▶ **What you need to do**:
a. Duplicate the part of the blog posts starting at "I can see some" and ending at "at Pinch River!".
b. List every date heading that appears in the blog posts.
c. Write the next part of the blog posts, picking up right after their final sentence.

>> BEGIN Selected text

Sunday, October 20, 2013

Spring Walk - Prince Edward Park, Woronora.

This morning I took a well-deserved break and joined a group walk organised by my local council. The walk took us through Prince Edward Park at Woronora and it was thoroughly enjoyable! I'll let the pictures do the talking...

We started the walk opposite The Boatshed (pictured below).

We then walked along Prince Edward Park Road up into the park itself.

Prices Cave, Prince Edward Park, Woronora.

We walked up to the top and could see glimpses of the river down below.

Spotted lots of lovely native plants along the way, including this Gymea Lily.

Then we descended and walked along the river back to the starting point.

It was such a lovely walk but not one I would do on my own, so it's great the council organises these leisure activities, and it's nice to meet like-minded people. There's a few more coming up that I'm interested in but the countdown is on now for the lead-up to Christmas and I've been very busy on the business side of things getting everything up and running since the name change. You can follow all the progress over on my other blog or facebook page... and if you're looking for some lovely Christmas gifts please pop on over to my freshly stocked Etsy shop for lots of nature-inspired designs handmade into fabulous eco-friendly and ethical products.

Tuesday, October 1, 2013

Feathered Friends - Rainbow Lorikeets

With all the beautiful Bottle Brush in bloom at the moment we have several rounds of birds visiting during the morning and afternoon to feast...

In early September I shared these images of the lovely Crimson Rosellas but the Bottle Brush was not yet in bloom so I'm not sure if they are still coming, I'll have to keep a closer look out.

I used my zoom lens again and this time went down off the balcony to get closer to them... they were quite wary and flew away a couple of times (and I felt bad for interrupting their dinner!) but they kept coming back and I even got one of them sitting on the wire.

I love them all and feel so fortunate to have captured these images but my absolute favourite is the 3rd one down from the top. This image needed no fine tuning in Photoshop... it is as it is and the colours are so rich and deep and the position of the bird is perfect (even tough I would have really liked to get his tail in)...

I can see some artwork coming from this... and all my recent bird photos... but I probably won't get the time until January when all is quiet on the front after the Christmas trading period... for now I'm keeping very busy over at Pinch River!

Saturday, September 28, 2013

In the garden...

The other day I spotted these lovely little visitors in the garden...

>> END Selected text
>> BEGIN Dataset excerpts

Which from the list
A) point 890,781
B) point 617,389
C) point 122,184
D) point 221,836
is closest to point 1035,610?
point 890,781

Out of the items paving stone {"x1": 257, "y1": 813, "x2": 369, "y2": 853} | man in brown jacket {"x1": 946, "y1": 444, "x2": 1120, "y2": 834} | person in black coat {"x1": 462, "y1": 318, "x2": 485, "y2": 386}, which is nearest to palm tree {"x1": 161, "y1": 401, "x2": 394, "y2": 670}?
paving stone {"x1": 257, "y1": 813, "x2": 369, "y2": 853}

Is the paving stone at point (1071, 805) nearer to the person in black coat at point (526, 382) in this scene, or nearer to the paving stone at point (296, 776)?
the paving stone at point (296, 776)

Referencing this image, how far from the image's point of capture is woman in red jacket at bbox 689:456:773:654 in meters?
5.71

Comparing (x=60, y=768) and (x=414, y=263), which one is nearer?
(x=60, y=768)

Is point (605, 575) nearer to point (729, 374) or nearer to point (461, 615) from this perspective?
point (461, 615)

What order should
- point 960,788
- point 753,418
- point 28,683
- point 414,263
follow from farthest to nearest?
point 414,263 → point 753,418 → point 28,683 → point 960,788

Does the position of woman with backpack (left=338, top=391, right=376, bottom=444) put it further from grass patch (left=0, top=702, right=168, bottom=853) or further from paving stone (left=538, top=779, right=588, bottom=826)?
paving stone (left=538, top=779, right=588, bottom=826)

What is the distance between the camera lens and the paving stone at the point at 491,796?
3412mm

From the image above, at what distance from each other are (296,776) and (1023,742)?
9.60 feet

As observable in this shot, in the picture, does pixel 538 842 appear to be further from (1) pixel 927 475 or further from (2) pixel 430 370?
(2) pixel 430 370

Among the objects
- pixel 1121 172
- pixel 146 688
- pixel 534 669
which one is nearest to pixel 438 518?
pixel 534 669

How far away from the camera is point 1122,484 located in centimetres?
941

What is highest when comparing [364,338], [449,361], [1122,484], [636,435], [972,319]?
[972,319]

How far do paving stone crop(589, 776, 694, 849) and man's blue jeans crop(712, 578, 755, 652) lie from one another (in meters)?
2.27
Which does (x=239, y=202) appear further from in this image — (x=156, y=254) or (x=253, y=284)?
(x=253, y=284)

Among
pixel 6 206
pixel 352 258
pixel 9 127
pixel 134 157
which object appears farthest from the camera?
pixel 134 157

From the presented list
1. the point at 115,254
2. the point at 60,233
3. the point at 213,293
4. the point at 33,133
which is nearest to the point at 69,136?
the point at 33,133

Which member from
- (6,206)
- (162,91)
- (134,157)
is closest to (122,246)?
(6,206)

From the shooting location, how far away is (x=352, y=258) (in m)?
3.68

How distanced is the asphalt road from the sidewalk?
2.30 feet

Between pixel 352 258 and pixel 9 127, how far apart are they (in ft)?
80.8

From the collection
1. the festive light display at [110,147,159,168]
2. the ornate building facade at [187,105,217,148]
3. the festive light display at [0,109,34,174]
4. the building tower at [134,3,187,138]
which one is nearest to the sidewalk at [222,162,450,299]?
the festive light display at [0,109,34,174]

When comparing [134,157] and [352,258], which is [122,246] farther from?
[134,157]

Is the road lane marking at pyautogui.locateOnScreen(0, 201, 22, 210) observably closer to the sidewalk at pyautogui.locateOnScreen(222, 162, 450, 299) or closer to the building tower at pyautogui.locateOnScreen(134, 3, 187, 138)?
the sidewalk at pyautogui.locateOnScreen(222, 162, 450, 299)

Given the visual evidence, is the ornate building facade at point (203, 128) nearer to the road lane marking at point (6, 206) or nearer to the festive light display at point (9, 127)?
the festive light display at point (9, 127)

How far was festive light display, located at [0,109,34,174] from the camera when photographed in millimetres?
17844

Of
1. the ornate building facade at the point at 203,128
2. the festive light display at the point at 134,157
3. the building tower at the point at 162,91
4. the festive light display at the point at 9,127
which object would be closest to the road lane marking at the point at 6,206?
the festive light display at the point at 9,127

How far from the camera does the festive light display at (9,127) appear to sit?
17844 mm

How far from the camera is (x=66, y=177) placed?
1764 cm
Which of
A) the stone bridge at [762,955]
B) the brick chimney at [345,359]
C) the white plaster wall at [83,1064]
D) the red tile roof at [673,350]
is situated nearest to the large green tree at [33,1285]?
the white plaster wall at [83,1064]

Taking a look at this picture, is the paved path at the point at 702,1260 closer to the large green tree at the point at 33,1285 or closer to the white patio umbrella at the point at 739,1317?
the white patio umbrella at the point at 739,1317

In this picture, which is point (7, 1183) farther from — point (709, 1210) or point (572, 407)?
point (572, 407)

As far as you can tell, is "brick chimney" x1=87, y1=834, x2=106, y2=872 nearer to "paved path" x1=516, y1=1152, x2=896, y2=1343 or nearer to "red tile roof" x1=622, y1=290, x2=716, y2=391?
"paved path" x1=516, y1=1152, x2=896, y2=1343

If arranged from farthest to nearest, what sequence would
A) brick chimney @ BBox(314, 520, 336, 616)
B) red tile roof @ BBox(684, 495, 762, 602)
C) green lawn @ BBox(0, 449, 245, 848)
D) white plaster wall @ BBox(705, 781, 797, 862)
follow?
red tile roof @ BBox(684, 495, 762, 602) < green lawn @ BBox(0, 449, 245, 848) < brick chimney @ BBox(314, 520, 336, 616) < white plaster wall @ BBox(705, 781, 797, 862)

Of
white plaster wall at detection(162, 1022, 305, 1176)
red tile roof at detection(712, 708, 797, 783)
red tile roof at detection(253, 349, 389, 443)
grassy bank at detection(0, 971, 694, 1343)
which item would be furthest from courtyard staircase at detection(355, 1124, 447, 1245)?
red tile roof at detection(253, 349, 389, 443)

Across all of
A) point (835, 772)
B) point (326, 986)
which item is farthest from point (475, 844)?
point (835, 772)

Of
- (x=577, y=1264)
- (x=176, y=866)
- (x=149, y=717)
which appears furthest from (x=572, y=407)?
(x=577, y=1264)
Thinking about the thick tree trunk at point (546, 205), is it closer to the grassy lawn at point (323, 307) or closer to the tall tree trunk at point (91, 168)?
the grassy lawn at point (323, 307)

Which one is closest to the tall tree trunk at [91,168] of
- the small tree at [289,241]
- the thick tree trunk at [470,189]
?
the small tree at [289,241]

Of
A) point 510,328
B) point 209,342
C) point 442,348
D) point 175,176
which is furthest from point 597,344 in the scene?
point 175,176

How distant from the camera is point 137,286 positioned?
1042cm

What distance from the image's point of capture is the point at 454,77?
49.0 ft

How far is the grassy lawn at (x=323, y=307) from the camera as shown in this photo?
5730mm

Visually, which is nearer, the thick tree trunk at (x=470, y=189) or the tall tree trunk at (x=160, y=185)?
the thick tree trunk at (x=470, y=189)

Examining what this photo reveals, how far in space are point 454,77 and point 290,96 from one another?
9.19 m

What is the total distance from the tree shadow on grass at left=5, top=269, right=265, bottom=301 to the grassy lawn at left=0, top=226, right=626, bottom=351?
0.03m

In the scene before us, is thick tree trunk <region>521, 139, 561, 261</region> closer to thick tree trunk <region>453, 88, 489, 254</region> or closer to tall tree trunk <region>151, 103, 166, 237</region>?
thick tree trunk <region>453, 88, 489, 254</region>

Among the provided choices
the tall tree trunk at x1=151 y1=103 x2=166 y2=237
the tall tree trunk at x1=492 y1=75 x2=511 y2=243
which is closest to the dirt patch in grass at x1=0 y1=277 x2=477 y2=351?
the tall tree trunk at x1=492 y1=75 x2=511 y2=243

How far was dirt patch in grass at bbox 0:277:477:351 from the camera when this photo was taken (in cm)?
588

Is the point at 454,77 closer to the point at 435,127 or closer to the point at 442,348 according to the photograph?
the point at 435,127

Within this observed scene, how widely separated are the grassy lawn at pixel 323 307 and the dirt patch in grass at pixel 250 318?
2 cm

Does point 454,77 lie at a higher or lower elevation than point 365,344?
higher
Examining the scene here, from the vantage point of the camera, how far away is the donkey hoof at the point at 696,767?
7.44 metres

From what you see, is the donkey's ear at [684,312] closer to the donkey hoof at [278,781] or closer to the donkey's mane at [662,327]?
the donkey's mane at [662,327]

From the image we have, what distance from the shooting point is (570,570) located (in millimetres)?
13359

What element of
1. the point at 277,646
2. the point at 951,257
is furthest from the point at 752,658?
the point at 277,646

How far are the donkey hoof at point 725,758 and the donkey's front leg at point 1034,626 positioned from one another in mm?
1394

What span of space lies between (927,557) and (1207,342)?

>> END Dataset excerpts

▶ **Answers to the exercises**:
a.
I can see some artwork coming from this... and all my recent bird photos... but I probably won't get the time until January when all is quiet on the front after the Christmas trading period... for now I'm keeping very busy over at Pinch River!

b.
Sunday, October 20, 2013
Tuesday, October 1, 2013
Saturday, September 28, 2013

c.
They were sunning themselves on the lawn. I had the zoom lens on but they were still quite suspicious and scuttled off into the underbrush for safety. I've seen them before, in different parts of the garden and they always bring a smile to my face when I see them... knowing we can provide a lovely environment for them... even Max >(*!*)< is fascinated by them and never goes too close (thank goodness) but watches them from a distance.

Friday, September 20, 2013

Urban Agriculture innovation...

Forget Monsanto, Industrial Agriculture and Factory Farming... the way of the future is about innovative ideas, movements and organisations such as food forests, city farms and farmeries! Urban Agriculture as opposed to Industrial Agriculture!

Back in August I posted about The Farmery on this blog where I also stated I'd written to the Mayor of Sydney to see if she would be interested in bringing the concept here. I received a prompt response from her office and was pleasantly surprised to learn that, although a different concept to The Farmery, the city was already on board with its own project - Sydney City Farm

I had in fact first come across the concept of bringing 'agriculture' to the city and urban farming a number of years ago and 'The only way is up' was probably the first article I read on the subject.

Today I was excited to hear of another innovative idea taking place in Seattle!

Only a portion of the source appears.